CannaCoverage co-founder and chief operating officer Jeff Booker said in a statement that the proposal is “not only the morally right thing to do, but it also has economic implications.”
“This is an opportunity to bring Benavis Health into the American mainstream, not just for the cannabis industry and cannabis industry employers, but for all industries,” he said. “This alternative medical cannabis benefit will deliver significant cost savings through reduced medical billing and prescription benefits, impacting our bottom line.”
This announcement comes just weeks after Enthea, another health benefits provider, announced it would offer health benefits plans that cover ketamine-assisted therapy. The company said employers interested in offering psychedelic therapy as a covered treatment “can simply add it as an ancillary benefit, similar to dental or vision therapy.”
Soap company Dr. Bronner’s made headlines last year for offering psychedelic-assisted therapy to workers through its Entair employee health plan.

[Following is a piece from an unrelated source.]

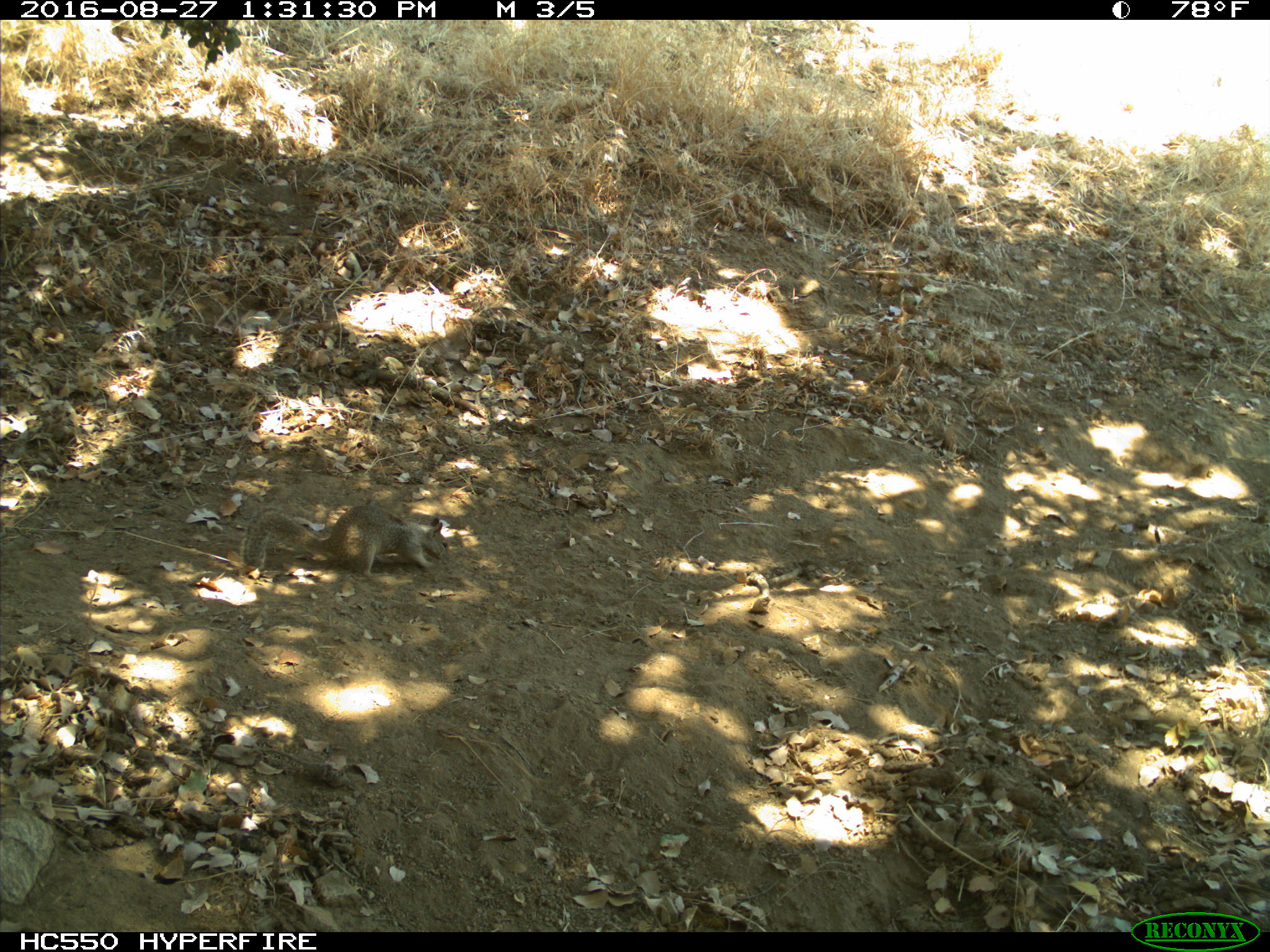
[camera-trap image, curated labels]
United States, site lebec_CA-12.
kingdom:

In a partnership with Dr. Bronner’s in 2022, the soap company will offer “free ketamine-assisted therapy to all benefit-eligible employees” through Enthea, and approximately 7 percent of the company’s employees will receive benefits from their employer. This led to them enrolling in the benefits offered. Results from a study released in August showed that employees who received ketamine treatment reported “dramatic improvements in their mental health,” with generally positive outcomes.
Enthea says it plans to further expand its services to include MDMA- and psilocybin-based treatments “upon approval.” The Food and Drug Administration (FDA) designated MDMA a “Breakthrough Therapy” in 2017, and following a successful Phase 3 clinical trial published in Nature last month, the substance is now eligible for FDA approval next year. It is under consideration. Talk therapy reduced her symptoms of moderate to severe PTSD.

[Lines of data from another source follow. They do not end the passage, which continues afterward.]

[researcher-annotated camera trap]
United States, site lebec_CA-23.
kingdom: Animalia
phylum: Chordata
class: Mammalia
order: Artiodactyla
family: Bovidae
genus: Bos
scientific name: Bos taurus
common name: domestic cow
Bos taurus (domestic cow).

In June, the FDA released its first-ever draft guidelines for psychedelic research.
When it comes to cannabis rescheduling, two Republican senators recently introduced legislation that would prevent federal agencies from rescheduling cannabis without Congressional approval.
However, a Congressional Research Service (CRS) report last month concluded that the DEA is “likely” to follow HHS’ schedule change recommendations, which were made after an 11-month scientific review at Biden’s direction.